I. Книга Никодима. С.-Петербург. Государственная типография. 1912 г.

‘Книга Никодима’ всегда называется на первом месте, когда заходит речь об ‘апокрифах’, этих темных по происхождению сочинениях, в которых авторы, то ‘правоверующие’, то принадлежавшие к какой-нибудь секте, иногда в момент ее образования, — передают евангельские события, или события Ветхого Завета, с прибавлениями и украшениями, каких в канонических Евангелиях и в канонических книгах Ветхого Завета — нет. Нельзя лучше выразить отношения апокрифов к читаемым в церкви книгам, как это делает г. Вега в предисловии: ‘Апокрифы не могут выдержать даже и отдаленнейшего сравнения с четырьмя Евангелиями, принятыми церковью.

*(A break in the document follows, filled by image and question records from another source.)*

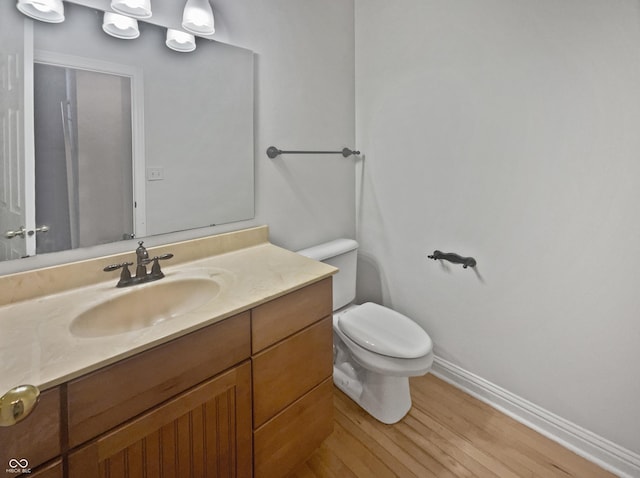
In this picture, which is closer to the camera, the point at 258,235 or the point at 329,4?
the point at 258,235

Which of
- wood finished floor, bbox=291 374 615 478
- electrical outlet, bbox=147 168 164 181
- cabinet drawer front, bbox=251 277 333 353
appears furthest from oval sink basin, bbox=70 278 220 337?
wood finished floor, bbox=291 374 615 478

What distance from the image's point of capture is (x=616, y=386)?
4.14 feet

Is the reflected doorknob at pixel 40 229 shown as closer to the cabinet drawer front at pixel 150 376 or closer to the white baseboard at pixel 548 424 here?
the cabinet drawer front at pixel 150 376

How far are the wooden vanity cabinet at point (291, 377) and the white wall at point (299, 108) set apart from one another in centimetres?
61

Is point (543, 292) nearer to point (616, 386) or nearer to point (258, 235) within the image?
point (616, 386)

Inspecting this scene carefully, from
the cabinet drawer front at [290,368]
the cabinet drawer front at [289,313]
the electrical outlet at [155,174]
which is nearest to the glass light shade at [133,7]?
the electrical outlet at [155,174]

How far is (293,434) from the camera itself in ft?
3.87

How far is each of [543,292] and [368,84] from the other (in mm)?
1490

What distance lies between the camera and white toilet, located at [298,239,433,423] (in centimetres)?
142

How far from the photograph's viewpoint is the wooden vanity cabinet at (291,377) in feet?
3.43

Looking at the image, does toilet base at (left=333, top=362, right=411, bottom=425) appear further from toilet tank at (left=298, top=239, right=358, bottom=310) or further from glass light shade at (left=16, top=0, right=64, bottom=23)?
glass light shade at (left=16, top=0, right=64, bottom=23)

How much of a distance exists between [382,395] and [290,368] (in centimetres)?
67

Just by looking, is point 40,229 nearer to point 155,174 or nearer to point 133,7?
point 155,174

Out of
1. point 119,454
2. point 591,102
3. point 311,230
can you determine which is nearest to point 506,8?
point 591,102
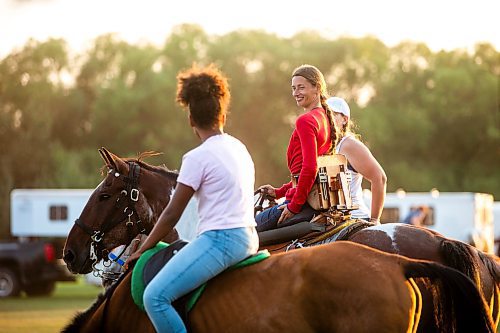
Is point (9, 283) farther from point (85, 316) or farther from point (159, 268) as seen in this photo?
point (159, 268)

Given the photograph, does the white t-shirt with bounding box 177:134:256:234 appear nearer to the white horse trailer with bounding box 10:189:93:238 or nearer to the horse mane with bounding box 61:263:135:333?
the horse mane with bounding box 61:263:135:333

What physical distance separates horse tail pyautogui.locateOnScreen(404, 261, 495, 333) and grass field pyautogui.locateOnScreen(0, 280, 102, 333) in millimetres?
8613

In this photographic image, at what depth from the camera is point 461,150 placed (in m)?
59.7

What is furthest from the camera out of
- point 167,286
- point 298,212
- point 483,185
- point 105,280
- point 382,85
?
point 382,85

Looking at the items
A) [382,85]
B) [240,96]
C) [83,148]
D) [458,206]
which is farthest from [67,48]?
[458,206]

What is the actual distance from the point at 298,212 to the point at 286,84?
5067cm

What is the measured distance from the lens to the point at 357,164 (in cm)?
912

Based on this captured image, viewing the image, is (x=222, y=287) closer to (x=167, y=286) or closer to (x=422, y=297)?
(x=167, y=286)

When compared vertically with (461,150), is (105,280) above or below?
above

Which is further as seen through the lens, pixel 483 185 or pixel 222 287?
pixel 483 185

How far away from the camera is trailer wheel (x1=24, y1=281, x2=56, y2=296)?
29089mm

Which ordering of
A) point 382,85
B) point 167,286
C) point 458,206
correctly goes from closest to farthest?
point 167,286 → point 458,206 → point 382,85

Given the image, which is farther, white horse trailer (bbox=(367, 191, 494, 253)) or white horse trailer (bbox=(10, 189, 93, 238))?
white horse trailer (bbox=(367, 191, 494, 253))

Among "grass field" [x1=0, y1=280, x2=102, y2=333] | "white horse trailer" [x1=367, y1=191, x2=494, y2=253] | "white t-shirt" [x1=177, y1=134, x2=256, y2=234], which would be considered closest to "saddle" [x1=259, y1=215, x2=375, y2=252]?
"white t-shirt" [x1=177, y1=134, x2=256, y2=234]
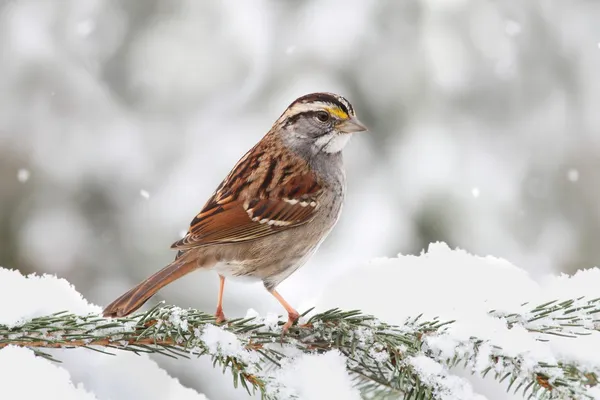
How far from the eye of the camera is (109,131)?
14.9ft

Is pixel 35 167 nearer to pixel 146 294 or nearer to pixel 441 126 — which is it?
pixel 146 294

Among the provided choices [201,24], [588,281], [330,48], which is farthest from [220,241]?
[201,24]

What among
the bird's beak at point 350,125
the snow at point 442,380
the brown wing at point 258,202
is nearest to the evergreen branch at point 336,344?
the snow at point 442,380

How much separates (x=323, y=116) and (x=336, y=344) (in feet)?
4.45

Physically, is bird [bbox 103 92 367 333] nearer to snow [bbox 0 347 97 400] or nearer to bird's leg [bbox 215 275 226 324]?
bird's leg [bbox 215 275 226 324]

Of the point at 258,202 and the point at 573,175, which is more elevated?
the point at 573,175

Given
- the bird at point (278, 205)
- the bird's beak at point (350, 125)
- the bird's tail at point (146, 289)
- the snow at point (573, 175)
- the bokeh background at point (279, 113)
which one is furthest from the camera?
the snow at point (573, 175)

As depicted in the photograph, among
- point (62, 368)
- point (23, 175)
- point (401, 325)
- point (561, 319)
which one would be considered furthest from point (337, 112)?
point (23, 175)

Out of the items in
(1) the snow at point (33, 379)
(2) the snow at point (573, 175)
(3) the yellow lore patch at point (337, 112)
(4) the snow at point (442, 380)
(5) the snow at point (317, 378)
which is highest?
(2) the snow at point (573, 175)

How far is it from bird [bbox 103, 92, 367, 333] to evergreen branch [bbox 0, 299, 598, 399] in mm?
429

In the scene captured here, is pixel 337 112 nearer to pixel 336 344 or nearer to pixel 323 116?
pixel 323 116

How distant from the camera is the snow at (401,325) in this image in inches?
78.5

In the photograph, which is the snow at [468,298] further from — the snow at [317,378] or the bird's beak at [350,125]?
the bird's beak at [350,125]

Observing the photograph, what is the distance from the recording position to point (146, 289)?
8.27 ft
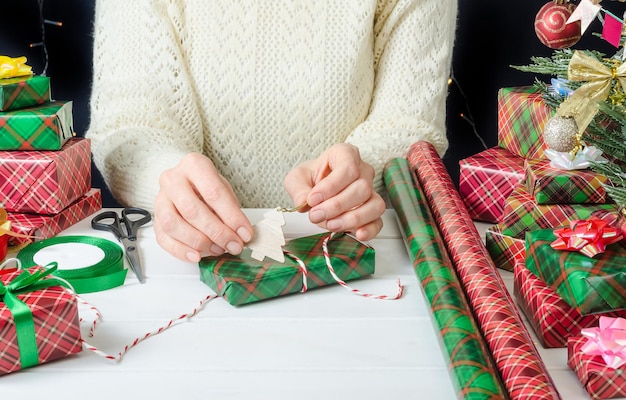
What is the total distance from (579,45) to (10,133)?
1.36 meters

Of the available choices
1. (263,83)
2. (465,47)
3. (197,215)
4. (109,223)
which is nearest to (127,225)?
(109,223)

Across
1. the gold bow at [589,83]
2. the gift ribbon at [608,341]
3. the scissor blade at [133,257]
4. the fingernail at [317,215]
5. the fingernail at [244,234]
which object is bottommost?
the scissor blade at [133,257]

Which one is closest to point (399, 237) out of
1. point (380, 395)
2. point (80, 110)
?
point (380, 395)

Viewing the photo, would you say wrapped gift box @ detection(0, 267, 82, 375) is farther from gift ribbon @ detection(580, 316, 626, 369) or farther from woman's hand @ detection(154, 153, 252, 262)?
gift ribbon @ detection(580, 316, 626, 369)

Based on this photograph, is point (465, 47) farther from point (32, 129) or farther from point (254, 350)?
point (254, 350)

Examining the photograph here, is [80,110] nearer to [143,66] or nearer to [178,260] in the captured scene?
[143,66]

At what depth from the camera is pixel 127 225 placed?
1.00 metres

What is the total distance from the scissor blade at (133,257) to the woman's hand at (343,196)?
9.0 inches

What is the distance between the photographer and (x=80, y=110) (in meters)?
1.85

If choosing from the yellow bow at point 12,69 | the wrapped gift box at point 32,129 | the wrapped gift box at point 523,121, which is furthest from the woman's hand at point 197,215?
the wrapped gift box at point 523,121

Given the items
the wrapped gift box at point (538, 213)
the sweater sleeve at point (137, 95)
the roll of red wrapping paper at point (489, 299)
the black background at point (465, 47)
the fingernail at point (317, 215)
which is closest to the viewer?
the roll of red wrapping paper at point (489, 299)

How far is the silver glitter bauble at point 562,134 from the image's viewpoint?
33.2 inches

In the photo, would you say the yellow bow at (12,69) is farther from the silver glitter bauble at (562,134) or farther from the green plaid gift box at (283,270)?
the silver glitter bauble at (562,134)

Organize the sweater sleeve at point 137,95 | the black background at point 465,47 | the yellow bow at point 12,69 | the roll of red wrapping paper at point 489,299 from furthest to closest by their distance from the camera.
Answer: the black background at point 465,47, the sweater sleeve at point 137,95, the yellow bow at point 12,69, the roll of red wrapping paper at point 489,299
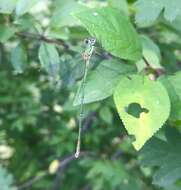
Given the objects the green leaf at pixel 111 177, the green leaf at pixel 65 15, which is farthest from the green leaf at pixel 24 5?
the green leaf at pixel 111 177

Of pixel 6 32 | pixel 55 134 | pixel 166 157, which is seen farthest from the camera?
pixel 55 134

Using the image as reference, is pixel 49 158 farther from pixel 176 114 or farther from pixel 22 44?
pixel 176 114

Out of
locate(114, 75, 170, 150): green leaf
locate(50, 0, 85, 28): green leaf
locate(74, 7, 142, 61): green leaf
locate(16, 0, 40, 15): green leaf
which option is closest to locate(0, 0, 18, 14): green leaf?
locate(16, 0, 40, 15): green leaf

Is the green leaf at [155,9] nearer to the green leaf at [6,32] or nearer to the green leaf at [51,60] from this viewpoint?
the green leaf at [51,60]

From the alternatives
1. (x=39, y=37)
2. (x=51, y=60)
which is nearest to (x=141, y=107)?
(x=51, y=60)

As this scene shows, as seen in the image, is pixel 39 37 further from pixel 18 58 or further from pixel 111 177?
pixel 111 177

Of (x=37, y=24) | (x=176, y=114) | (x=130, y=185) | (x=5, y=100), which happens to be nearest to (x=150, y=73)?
(x=176, y=114)

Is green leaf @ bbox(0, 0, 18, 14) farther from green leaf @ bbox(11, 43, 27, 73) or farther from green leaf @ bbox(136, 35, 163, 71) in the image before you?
green leaf @ bbox(136, 35, 163, 71)
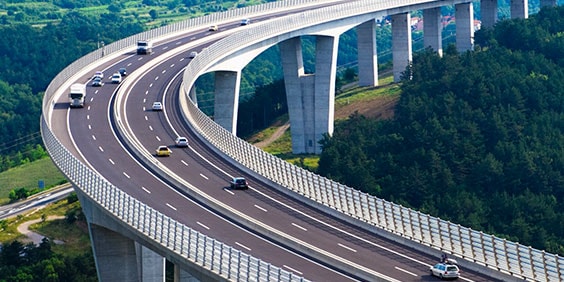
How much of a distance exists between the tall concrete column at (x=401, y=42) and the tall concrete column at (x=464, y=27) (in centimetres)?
1531

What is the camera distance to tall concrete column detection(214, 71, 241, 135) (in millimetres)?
132750

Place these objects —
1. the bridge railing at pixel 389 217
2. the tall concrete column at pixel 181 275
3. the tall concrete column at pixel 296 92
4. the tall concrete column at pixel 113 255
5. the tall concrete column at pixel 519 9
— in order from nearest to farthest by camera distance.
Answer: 1. the bridge railing at pixel 389 217
2. the tall concrete column at pixel 181 275
3. the tall concrete column at pixel 113 255
4. the tall concrete column at pixel 296 92
5. the tall concrete column at pixel 519 9

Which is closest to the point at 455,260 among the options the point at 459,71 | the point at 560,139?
the point at 560,139

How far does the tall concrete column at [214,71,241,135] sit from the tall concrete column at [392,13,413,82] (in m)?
42.7

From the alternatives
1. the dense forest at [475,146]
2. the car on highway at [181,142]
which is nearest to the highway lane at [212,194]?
the car on highway at [181,142]

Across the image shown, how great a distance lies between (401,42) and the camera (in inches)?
6747

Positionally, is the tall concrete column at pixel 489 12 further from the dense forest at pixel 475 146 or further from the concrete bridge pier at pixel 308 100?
the concrete bridge pier at pixel 308 100

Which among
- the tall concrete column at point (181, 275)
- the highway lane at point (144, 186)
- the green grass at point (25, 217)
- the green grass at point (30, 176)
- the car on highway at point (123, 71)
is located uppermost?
the car on highway at point (123, 71)

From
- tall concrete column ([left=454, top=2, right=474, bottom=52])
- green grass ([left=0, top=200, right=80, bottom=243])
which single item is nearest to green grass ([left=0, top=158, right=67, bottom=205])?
green grass ([left=0, top=200, right=80, bottom=243])

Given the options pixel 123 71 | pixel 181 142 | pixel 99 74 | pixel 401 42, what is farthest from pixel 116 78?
pixel 401 42

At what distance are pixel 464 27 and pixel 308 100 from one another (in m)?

Невозможно подвергать сомнению немногие великие и простые истины, составляющие, по свидетельству этих Евангелий, самую сущность учения Христа, — истины, освещающие путь всего человечества. Если четыре святых Евангелия суть хлеб насущный, то апокрифические творения суть цветы, порой роскошные, порой простые. Но когда в дыму фимиама и при сладостном пении торжественно возносится жертва Всевышнему, — скромная незабудка, брошенная верующей рукой к подножью алтаря, имеет свое мистическое значение’.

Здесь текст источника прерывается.